In this sense, perhaps Musk’s collapse into narcissistic nuttery should liberate those working for the broader vision of what Tesla represents — a future that is much better than the past. Musk may have channeled a vision, represented it even as its avatar. But he didn’t — and he doesn’t — own it.

We do. We are the customers. We are the keepers of the faith in the brand. That’s always the way it is in business, and Southwest Airlines would be smart to pay attention to that fact too by investing in its core systems and listening to its employees on the front lines. data.world is defined by our technology and products, yes; our team, yes; our culture, yes; but most of all we are defined by the company we keep: our customers and partners.

Musk’s once-vaunted image, dependent on the endless superlatives “first”, “best”, and “most”, is now more challenged than ever. But society’s deeply held view of the hero CEO as the bold and valiant loner should be shattered as well.

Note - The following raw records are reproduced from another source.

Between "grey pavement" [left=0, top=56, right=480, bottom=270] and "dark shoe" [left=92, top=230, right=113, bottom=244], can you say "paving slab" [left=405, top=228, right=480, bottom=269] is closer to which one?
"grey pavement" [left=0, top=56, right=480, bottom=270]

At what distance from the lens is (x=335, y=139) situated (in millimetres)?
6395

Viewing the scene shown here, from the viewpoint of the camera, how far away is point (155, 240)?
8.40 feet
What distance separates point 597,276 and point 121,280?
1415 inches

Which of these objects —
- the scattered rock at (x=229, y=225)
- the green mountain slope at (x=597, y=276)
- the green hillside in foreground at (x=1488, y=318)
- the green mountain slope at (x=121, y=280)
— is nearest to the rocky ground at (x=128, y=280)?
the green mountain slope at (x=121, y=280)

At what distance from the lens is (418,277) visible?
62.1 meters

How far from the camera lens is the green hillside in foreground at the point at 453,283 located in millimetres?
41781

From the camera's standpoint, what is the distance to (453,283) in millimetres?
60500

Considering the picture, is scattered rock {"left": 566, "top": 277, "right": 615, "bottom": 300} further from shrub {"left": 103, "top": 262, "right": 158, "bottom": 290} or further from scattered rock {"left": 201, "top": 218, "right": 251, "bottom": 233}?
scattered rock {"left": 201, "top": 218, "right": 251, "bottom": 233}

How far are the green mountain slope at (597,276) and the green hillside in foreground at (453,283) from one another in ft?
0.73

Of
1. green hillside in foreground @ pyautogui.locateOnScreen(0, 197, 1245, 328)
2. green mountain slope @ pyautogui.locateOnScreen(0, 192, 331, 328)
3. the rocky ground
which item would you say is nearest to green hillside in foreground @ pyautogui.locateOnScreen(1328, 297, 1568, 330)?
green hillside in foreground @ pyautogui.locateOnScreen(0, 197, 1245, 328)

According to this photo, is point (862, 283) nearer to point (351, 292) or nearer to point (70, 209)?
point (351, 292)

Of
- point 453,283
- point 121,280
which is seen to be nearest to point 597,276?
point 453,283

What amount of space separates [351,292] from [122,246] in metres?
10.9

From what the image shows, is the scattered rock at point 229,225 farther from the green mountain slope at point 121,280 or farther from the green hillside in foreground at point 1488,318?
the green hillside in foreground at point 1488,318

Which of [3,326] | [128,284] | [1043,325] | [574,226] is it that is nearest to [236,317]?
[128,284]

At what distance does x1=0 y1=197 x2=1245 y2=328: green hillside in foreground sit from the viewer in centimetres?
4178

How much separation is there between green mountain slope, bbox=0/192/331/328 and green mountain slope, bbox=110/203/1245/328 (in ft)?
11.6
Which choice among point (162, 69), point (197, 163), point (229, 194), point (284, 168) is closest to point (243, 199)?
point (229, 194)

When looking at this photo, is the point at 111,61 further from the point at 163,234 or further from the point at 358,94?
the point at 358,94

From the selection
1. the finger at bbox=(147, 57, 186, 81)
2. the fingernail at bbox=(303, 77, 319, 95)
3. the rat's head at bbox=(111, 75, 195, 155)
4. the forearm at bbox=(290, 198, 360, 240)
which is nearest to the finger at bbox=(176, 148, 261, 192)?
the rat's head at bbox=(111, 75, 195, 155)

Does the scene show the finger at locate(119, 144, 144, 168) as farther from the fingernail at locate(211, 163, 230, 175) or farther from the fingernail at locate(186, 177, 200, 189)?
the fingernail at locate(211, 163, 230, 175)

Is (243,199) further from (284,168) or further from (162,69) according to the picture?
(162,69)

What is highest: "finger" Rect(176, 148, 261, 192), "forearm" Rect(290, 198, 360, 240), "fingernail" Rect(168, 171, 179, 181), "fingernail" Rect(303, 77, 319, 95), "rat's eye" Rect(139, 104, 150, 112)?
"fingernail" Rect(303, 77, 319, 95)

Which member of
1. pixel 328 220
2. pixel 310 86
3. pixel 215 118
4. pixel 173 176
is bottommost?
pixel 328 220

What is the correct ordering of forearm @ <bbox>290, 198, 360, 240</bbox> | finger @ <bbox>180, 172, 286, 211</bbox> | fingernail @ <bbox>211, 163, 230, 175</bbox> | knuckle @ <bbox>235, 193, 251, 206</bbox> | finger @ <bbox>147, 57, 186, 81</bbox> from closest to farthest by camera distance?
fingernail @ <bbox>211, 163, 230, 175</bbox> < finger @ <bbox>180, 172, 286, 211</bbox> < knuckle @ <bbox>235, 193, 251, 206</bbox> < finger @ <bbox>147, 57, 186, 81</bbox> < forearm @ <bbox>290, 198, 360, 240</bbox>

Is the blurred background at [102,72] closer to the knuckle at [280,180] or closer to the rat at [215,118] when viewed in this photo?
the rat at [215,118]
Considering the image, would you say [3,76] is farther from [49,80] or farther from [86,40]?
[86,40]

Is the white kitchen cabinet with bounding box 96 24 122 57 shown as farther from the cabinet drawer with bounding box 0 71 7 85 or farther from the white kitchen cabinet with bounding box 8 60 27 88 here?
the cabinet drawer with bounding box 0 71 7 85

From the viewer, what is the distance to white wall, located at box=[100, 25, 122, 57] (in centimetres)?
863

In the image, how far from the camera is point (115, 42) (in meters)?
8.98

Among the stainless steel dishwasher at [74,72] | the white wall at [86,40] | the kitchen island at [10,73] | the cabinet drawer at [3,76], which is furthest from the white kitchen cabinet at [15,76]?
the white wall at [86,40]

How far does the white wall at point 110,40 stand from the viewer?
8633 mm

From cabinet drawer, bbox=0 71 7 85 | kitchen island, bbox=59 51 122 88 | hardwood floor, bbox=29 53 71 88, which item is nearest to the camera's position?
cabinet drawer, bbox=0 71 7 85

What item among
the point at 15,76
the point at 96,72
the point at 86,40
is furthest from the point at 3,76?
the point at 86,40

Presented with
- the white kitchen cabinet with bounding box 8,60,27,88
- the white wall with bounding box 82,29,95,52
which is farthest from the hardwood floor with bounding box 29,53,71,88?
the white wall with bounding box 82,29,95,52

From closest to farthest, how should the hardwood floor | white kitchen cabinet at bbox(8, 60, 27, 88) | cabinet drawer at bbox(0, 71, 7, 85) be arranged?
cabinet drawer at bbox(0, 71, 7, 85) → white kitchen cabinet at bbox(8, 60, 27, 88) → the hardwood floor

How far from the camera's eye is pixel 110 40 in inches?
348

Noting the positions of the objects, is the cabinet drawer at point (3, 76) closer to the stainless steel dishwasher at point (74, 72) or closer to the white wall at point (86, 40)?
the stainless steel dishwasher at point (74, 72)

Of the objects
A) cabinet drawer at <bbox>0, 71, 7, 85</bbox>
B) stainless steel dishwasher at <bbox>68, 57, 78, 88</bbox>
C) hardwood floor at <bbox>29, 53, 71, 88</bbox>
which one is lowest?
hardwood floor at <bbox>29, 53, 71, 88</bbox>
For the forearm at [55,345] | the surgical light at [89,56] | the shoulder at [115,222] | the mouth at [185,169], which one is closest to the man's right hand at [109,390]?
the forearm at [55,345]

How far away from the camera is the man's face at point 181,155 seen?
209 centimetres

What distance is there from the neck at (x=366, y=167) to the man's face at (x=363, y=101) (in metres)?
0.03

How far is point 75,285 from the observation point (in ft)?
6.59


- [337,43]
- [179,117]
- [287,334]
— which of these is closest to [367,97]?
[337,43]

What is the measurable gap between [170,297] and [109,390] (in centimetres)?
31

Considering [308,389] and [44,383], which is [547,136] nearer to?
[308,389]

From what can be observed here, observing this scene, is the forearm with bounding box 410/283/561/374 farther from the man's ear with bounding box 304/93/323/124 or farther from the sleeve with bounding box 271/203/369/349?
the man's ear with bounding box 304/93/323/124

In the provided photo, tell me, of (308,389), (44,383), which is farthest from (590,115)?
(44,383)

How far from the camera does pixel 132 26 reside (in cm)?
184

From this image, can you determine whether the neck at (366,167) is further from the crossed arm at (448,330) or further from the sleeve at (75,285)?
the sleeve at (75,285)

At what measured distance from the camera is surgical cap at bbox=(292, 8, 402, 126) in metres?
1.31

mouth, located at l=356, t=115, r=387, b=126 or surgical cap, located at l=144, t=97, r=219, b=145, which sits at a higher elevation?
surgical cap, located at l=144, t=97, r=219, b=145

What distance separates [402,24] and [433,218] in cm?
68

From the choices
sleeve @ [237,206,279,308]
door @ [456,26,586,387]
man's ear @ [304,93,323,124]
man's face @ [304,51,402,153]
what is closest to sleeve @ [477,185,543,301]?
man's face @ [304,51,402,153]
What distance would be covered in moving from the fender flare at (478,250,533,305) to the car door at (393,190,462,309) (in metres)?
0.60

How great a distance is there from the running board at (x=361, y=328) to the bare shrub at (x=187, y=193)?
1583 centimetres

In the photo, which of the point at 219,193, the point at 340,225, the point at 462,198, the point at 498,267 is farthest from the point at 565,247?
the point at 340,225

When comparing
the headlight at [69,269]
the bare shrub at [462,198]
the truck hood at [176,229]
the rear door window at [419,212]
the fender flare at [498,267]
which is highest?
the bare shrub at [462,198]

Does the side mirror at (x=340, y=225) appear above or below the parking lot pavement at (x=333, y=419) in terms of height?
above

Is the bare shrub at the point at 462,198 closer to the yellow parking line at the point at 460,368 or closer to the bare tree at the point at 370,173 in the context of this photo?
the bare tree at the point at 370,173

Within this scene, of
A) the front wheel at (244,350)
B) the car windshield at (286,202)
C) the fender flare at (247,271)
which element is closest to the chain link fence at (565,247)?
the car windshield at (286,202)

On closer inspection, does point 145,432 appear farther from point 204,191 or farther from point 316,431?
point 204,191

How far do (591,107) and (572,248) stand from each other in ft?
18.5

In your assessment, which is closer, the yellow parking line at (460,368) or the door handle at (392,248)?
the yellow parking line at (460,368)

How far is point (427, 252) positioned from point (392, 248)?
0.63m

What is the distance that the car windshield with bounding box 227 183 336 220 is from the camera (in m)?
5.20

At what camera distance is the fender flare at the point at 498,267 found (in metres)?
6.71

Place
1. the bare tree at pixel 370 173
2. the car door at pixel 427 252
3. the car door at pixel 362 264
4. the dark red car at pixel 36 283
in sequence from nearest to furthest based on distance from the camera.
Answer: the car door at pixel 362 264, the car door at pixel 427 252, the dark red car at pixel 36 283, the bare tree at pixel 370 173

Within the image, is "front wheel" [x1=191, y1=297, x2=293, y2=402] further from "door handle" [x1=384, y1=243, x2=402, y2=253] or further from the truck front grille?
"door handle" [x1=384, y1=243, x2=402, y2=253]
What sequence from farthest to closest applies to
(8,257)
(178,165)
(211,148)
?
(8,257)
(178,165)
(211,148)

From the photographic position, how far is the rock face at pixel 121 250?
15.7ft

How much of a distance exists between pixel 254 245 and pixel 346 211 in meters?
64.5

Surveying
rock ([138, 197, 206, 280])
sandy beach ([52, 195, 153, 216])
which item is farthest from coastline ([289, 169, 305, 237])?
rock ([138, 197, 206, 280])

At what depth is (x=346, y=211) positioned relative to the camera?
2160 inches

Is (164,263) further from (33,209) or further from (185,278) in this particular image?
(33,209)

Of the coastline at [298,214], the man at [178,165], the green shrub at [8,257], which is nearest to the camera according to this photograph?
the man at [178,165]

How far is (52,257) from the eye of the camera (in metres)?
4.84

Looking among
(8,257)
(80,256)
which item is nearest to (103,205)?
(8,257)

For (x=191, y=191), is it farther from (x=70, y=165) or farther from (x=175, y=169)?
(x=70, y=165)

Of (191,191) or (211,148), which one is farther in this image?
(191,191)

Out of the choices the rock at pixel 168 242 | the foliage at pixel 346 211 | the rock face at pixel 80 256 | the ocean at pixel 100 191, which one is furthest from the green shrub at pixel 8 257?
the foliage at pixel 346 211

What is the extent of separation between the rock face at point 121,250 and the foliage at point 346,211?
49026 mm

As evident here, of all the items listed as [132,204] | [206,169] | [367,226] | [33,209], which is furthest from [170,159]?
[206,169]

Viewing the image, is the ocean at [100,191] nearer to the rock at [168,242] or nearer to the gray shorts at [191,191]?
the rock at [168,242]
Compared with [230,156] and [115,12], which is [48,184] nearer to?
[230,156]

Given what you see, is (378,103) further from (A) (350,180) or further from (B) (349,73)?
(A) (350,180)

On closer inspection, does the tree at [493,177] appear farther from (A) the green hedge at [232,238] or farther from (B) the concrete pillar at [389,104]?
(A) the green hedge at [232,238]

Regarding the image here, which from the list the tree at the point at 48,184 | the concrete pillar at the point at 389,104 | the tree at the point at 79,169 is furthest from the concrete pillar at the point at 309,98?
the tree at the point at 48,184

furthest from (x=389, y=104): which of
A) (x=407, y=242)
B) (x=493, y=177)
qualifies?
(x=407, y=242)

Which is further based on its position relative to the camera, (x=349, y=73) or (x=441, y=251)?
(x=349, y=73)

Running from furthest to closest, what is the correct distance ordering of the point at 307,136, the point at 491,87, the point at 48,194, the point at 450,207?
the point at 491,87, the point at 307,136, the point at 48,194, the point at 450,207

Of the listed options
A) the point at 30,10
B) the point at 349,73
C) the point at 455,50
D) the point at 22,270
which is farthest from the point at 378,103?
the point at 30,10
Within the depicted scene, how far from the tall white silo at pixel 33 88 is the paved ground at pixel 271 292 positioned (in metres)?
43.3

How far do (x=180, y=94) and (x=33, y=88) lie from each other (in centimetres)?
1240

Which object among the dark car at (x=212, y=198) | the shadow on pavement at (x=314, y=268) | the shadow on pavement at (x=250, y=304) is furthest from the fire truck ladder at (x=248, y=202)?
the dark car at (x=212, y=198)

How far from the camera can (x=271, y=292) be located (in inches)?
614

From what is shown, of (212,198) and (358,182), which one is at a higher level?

I don’t think Elon Musk is a bad entrepreneur, a failure in the broad sense. I believe he actually may emerge from the fiasco he has created stronger, more creative, and even more successful — and maybe even more humble. He just has to liberate himself, as we all do, from an image that was an unreal myth to begin with. Personally, I once described Musk as the greatest innovation entrepreneur of our time on Lucky7. It does not diminish his genius to add now that his achievement was to lead what may be the greatest collaboration of our time. His failing has been to not become a leader who fosters company cultures which thrive and endure — Isaacson’s essential. The way people have been treated at Twitter has been appalling. Downsize, okay — I get it: do what you have to do as leader to make your business successful for the collective and your customers. But treat people you are letting go with respect and dignity — karma is very real in my experience. The case of Yoel Roth’s treatment, as one of the more extreme examples, is a stunning one to say the least.

In that final scene in The Wizard of Oz, Dorothy (Judy Garland) excoriates the Wizard (Frank Morgan) for his broken promises with invective that invites comparison with the anger and insults being hurled at Musk today: “You’re a very bad man,” Dorothy scolds.

“No my dear, I’m a very good man,” the Wizard responds. “I’m just a very bad wizard.”

Musk is exactly that. He’s many things, many of them good, some disturbing. He’s just not the wizard that the spell has made him out to be.

Let’s all get over it in 2023, and break the spell as we work to make the future, together. That’s what enduring leadership is all about.